At the mediation, Piedmont agreed to settle the underlying lawsuit with plaintiffs for $4.9M without providing further notice to XL regarding the settlement and without obtaining XL’s consent. The settlement was approved by the District Court after which Piedmont demanded XL provide coverage for the full amount of the settlement. XL refused and Piedmont sued XL for breach of contract and bad faith.
Piedmont argued that because the XL policy expressly provided that XL would not withhold its consent to settle unreasonably, that Piedmont was allowed to enter into the case settlement.
The Georgia Supreme Court held that the plain language of the XL policy did not allow the insured to settle a claim without the insurer’s written consent. Additionally, the policy’s “no action” clause which stipulates that the insurer may not be sued unless, as a condition precedent, the insured complied with all of the terms of the policy and amount of the insured’s obligation to pay under the policy applied to bar Piedmont’s bad faith lawsuit.
The Piedmont Office Realty Trust case illustrates an interesting argument to overcome a consent to settlement clause where the policy also provides that the insurer will not unreasonably withhold consent to settle.
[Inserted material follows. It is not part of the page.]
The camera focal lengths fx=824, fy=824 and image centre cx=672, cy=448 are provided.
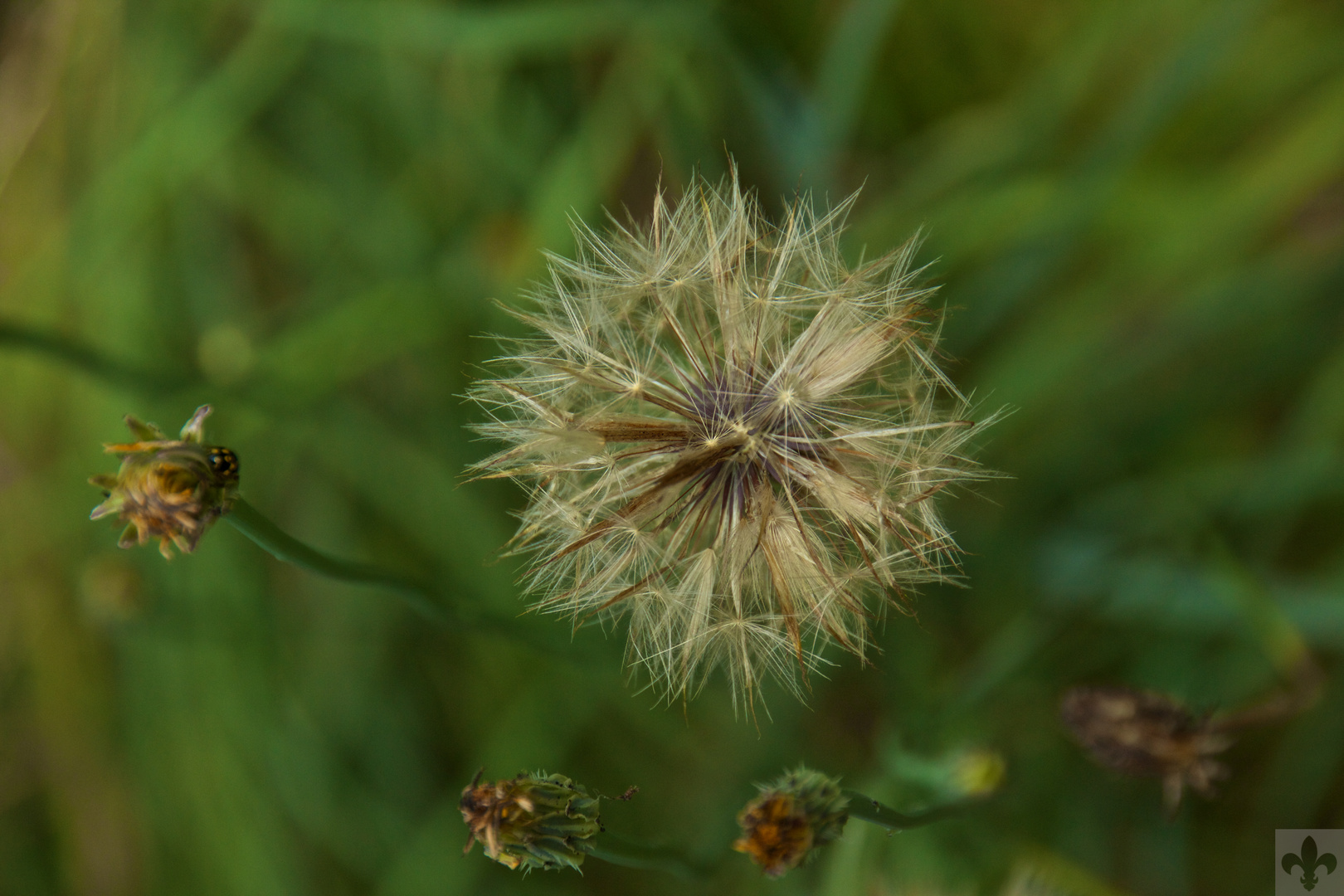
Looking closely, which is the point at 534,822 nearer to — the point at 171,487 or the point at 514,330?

The argument is that when the insurer refuses to reasonably consent to a settlement the insurer first breaches the contract and therefore excuses the requirement that the insured seek consent of the insurer in proceeding with the settlement. The Georgia Supreme Court was summarily dismissive of this argument. It does raise the paradoxical question of how the consent to settlement clause of the policy can co-exist with another clause saying that the insurer shall not reasonably withhold the consent to settlement. This issue is going to remain problematic until insurance policies containing both clauses reconcile them with additional policy language.